Your task ▸
Can you give back, word for word, the lines of the records that begin with the line containing "How far is it" and run through the line containing "44156 millimetres", with both of those lines included?

====================

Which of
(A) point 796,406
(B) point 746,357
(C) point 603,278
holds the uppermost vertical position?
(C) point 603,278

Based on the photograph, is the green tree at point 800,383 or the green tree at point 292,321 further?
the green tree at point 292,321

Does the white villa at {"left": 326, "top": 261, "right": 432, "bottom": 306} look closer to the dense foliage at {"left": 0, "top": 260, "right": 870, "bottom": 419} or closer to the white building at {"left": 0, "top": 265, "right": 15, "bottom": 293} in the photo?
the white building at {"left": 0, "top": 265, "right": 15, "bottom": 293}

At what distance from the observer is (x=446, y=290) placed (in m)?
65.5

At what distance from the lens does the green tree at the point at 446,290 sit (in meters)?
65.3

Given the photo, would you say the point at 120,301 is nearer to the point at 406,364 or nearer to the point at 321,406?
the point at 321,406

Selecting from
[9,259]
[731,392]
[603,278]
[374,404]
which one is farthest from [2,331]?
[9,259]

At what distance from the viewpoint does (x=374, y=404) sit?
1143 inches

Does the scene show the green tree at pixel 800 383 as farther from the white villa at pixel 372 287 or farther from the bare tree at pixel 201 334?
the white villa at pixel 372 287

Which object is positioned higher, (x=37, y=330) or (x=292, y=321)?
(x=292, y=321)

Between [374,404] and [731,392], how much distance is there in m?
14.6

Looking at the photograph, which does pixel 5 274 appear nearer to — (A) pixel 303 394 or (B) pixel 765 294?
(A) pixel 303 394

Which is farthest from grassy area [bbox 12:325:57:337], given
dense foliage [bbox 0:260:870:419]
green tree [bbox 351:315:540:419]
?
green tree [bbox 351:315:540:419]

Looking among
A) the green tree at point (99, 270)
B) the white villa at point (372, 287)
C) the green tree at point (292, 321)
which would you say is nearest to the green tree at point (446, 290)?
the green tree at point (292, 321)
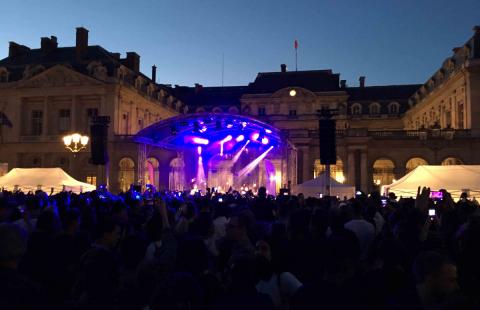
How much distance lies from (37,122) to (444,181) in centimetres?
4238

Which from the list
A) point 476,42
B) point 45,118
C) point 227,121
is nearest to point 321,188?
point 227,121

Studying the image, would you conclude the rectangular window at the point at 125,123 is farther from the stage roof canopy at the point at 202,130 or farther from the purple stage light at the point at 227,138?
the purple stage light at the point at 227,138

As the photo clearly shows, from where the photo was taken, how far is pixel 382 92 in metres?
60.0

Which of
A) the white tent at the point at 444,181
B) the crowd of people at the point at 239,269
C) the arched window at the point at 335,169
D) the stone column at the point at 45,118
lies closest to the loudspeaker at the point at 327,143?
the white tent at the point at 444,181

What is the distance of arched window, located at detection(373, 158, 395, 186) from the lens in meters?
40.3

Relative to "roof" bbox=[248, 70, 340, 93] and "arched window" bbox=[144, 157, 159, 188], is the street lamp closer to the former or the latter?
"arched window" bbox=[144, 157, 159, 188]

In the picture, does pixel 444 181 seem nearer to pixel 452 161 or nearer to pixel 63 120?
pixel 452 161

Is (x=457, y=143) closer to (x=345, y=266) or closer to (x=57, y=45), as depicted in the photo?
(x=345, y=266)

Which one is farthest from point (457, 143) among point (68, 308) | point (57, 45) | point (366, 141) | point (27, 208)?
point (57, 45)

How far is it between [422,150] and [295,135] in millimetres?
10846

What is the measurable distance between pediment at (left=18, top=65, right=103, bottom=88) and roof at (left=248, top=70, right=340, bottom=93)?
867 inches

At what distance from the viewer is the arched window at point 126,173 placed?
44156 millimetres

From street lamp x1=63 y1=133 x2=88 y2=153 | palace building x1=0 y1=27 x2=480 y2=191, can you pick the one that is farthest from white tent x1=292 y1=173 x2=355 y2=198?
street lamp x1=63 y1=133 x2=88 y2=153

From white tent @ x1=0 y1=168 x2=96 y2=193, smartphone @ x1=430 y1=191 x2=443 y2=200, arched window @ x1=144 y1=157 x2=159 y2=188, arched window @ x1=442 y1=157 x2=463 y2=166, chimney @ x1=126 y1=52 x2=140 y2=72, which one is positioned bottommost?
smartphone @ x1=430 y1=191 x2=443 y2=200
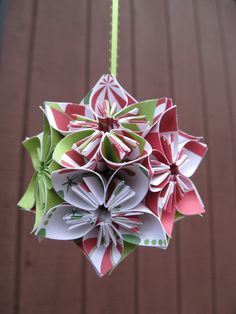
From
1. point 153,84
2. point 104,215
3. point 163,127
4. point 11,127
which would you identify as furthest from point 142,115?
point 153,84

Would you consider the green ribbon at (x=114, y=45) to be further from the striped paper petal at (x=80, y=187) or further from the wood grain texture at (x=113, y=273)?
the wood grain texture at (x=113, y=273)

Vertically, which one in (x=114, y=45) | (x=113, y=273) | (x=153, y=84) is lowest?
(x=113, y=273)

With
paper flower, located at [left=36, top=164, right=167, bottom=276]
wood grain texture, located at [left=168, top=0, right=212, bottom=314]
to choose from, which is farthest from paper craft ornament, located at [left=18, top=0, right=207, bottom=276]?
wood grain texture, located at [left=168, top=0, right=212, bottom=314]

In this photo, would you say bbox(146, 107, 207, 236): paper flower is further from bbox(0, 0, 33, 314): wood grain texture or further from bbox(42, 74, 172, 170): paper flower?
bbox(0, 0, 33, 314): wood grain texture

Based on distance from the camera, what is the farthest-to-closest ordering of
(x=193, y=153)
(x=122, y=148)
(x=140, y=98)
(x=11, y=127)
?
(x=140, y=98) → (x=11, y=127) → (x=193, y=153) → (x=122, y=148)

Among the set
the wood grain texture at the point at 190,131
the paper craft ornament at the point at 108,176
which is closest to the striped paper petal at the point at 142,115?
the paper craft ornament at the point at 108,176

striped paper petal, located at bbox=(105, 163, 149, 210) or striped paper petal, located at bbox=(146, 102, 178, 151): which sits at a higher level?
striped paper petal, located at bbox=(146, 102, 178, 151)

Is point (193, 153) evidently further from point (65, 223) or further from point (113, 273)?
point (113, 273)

====================

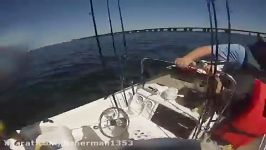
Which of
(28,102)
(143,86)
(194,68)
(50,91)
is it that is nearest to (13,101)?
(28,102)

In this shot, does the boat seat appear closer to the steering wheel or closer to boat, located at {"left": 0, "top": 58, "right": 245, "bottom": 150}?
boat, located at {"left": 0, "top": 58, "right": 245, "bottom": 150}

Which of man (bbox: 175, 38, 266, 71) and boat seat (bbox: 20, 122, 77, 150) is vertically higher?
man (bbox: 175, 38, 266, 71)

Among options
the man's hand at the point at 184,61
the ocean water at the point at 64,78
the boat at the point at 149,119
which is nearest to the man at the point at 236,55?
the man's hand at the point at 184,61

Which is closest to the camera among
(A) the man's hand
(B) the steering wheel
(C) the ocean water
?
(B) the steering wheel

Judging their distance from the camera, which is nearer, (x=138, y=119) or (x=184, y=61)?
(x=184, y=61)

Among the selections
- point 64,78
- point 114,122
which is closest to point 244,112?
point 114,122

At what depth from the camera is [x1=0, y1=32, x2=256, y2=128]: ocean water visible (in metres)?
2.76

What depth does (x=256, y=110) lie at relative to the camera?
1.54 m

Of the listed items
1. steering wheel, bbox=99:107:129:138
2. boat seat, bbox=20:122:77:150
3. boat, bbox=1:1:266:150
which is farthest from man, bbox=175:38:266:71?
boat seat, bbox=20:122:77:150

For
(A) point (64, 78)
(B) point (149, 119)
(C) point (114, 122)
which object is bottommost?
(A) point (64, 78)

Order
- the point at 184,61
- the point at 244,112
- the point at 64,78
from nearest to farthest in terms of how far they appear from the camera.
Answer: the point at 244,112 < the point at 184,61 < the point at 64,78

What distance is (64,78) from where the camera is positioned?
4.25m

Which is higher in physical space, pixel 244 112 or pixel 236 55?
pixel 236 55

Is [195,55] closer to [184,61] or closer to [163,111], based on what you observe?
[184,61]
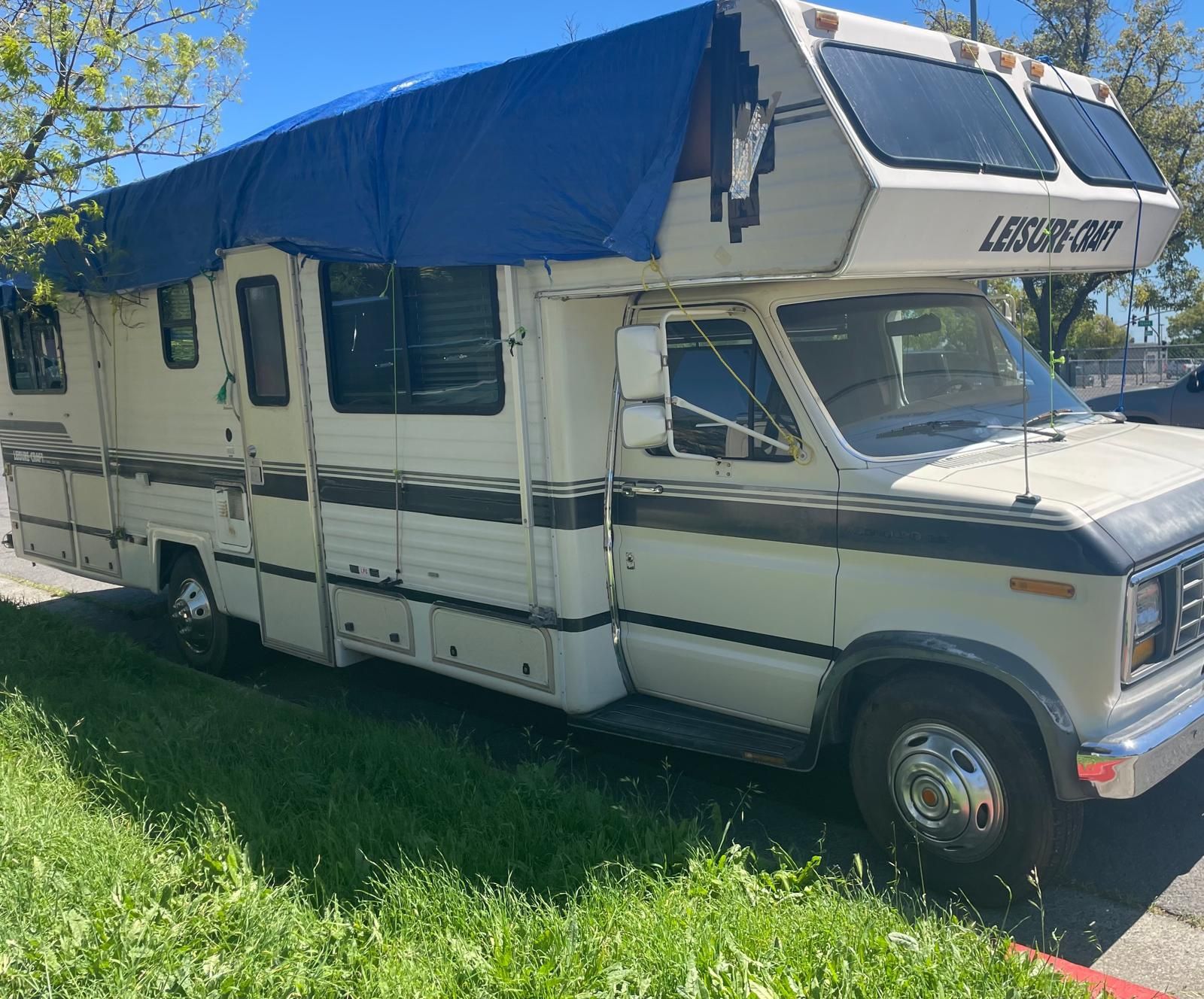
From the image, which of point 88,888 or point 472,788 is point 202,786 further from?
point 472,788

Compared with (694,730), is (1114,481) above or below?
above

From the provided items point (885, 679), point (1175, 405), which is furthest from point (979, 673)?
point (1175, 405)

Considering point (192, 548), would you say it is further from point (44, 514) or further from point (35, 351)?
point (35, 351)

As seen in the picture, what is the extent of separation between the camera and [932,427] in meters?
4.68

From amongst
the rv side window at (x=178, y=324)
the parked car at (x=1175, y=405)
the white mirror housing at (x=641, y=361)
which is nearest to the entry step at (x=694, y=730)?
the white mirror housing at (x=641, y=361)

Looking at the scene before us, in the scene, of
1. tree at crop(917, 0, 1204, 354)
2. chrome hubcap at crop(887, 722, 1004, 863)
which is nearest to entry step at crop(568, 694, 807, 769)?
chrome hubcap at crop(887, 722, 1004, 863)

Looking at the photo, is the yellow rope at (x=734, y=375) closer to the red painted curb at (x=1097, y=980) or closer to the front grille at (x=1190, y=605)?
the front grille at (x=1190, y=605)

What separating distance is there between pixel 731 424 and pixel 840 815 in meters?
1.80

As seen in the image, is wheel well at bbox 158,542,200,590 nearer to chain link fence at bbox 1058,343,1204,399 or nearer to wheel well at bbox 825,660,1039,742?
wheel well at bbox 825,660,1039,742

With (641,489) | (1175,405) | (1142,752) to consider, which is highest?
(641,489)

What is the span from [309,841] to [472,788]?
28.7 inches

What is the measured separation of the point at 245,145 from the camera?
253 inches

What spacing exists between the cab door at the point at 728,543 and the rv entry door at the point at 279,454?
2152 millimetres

====================

Problem solution ▸
How far is it between [422,150] and [295,135] in millimetres?
10846

What is the measurable distance between pediment at (left=18, top=65, right=103, bottom=88) and roof at (left=248, top=70, right=340, bottom=93)?
867 inches

At what distance from the viewer is the arched window at point 126,173 placed?
44156 millimetres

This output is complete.